Exercise input
= Beginning of Section =

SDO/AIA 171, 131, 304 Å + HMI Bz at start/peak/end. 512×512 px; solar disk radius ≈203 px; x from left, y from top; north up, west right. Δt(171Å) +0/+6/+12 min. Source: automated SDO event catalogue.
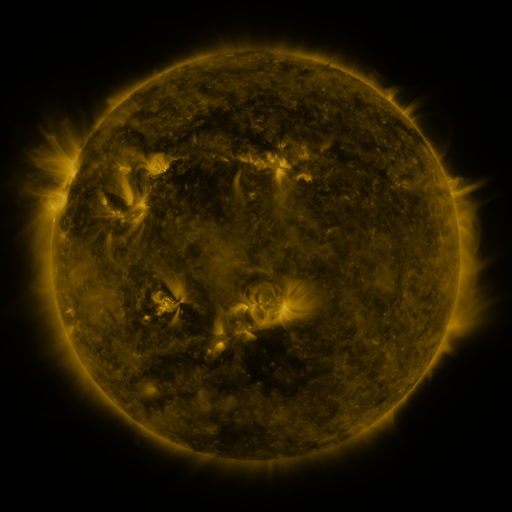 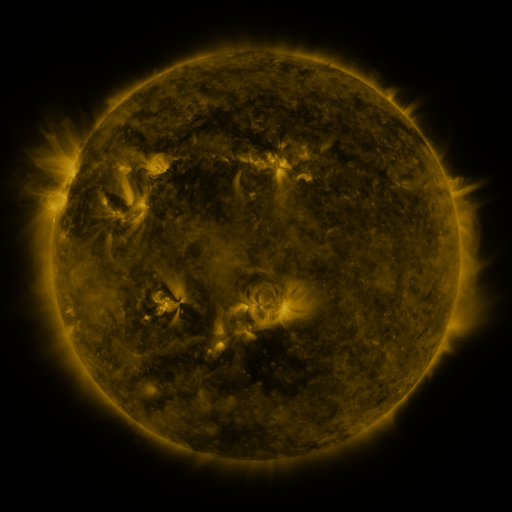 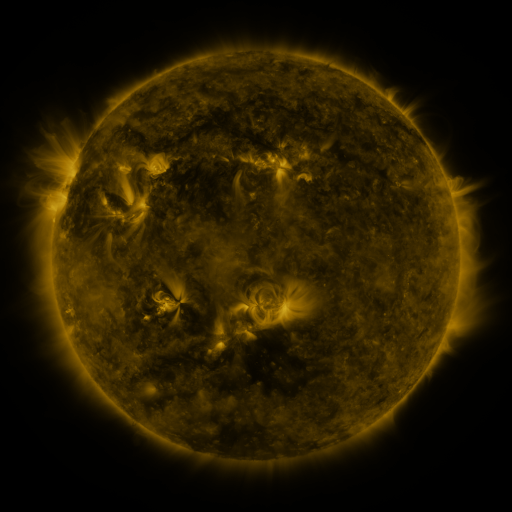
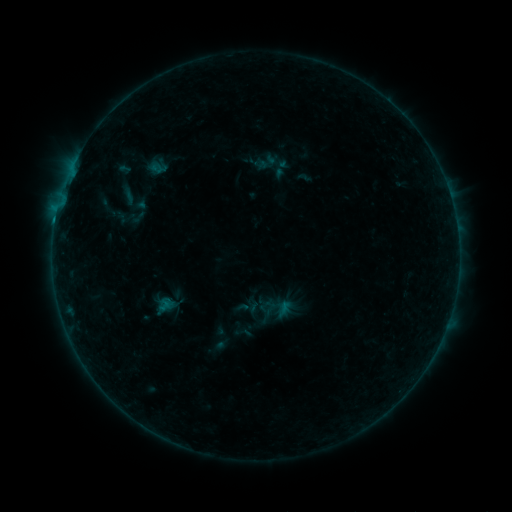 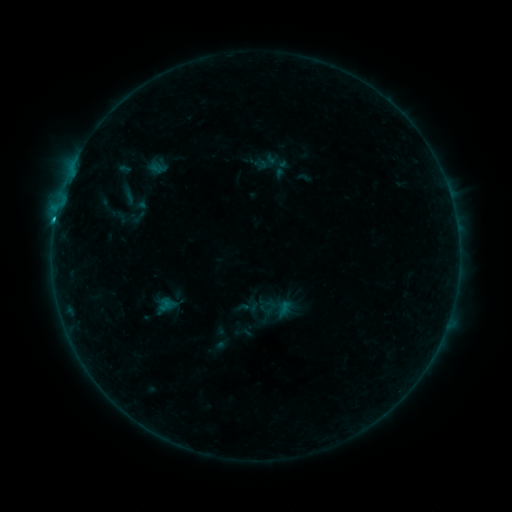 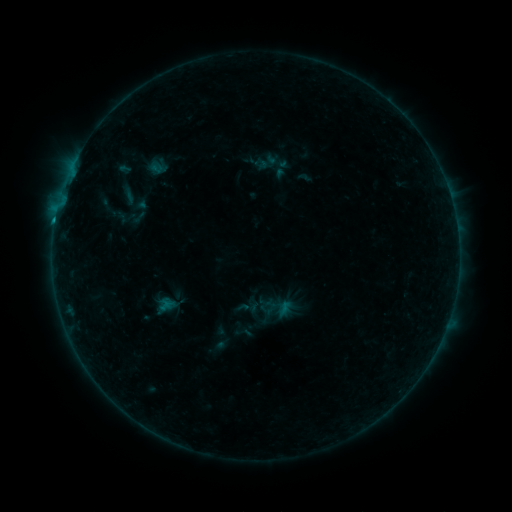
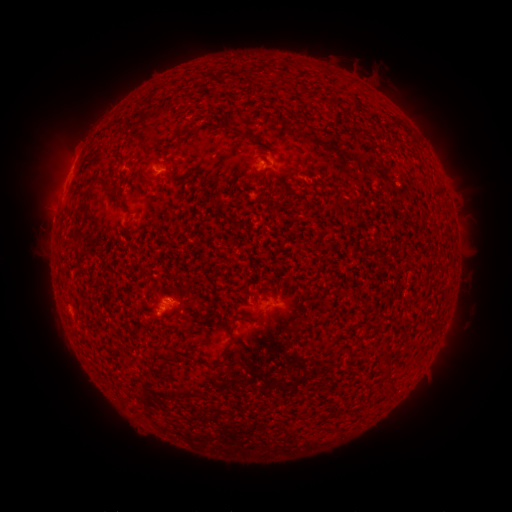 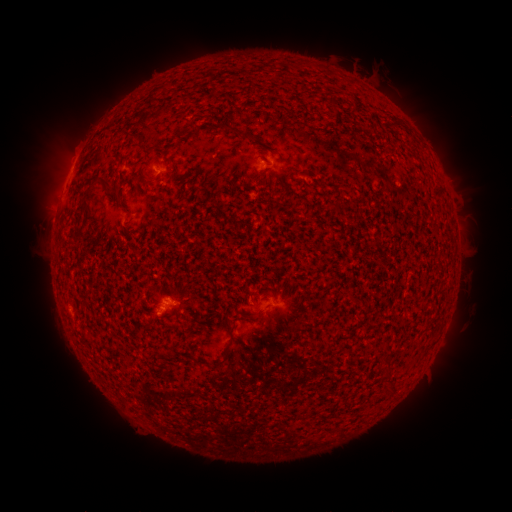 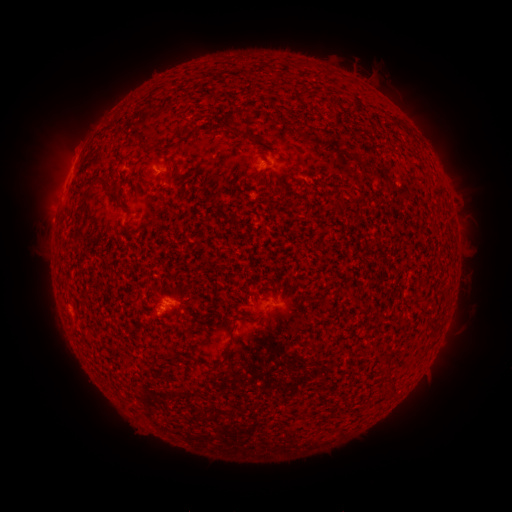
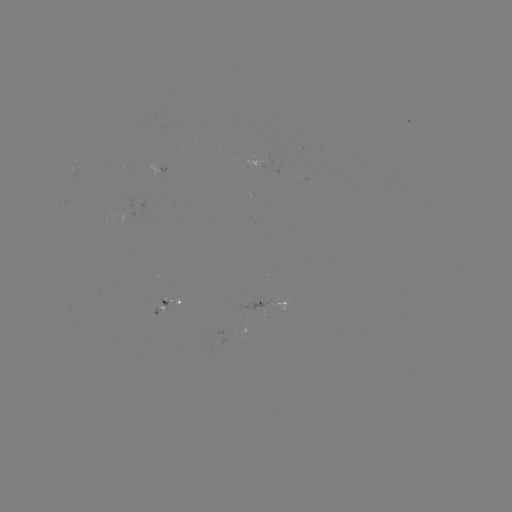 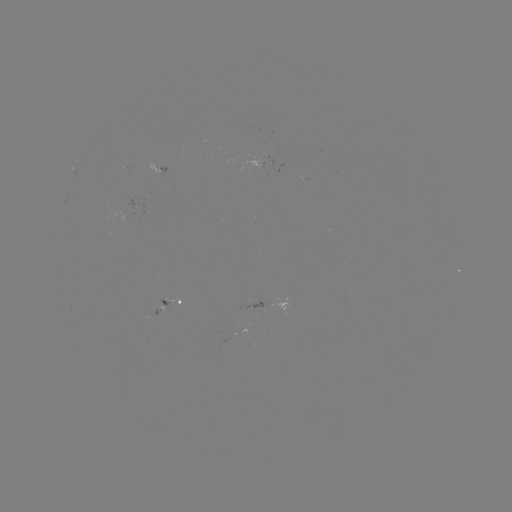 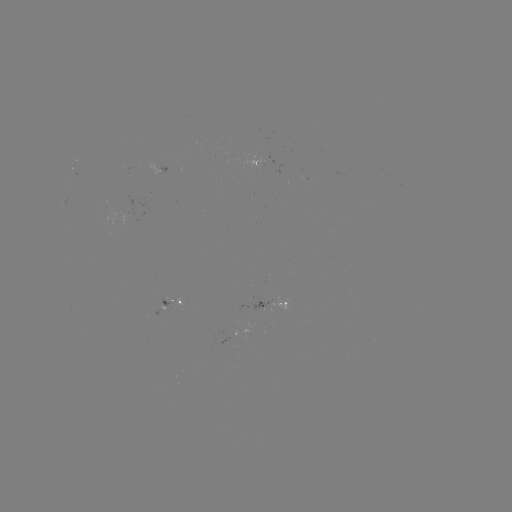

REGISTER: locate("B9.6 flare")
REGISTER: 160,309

= End of Section =
= Beginning of Section =

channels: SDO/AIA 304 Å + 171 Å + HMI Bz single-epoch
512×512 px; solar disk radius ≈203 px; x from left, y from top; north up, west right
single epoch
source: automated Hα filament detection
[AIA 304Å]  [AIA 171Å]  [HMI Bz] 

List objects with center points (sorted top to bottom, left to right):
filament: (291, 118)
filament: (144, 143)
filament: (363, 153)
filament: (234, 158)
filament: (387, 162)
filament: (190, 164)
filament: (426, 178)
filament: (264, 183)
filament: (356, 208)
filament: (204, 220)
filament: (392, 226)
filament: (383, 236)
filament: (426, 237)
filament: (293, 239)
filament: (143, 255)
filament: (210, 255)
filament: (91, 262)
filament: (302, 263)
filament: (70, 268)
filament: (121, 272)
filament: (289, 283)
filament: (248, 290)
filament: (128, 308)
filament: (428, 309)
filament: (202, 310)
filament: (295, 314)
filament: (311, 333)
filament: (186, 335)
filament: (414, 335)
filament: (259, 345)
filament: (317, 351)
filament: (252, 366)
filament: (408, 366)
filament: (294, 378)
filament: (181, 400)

= End of Section =

Task objective
Above are the records; copy from them only the lines starting at the one containing "SDO/AIA 171, 131, 304" and ending at the one containing "REGISTER: 160,309", exactly and without pictures.

Finished task
SDO/AIA 171, 131, 304 Å + HMI Bz at start/peak/end. 512×512 px; solar disk radius ≈203 px; x from left, y from top; north up, west right. Δt(171Å) +0/+6/+12 min. Source: automated SDO event catalogue.

REGISTER: locate("B9.6 flare")
REGISTER: 160,309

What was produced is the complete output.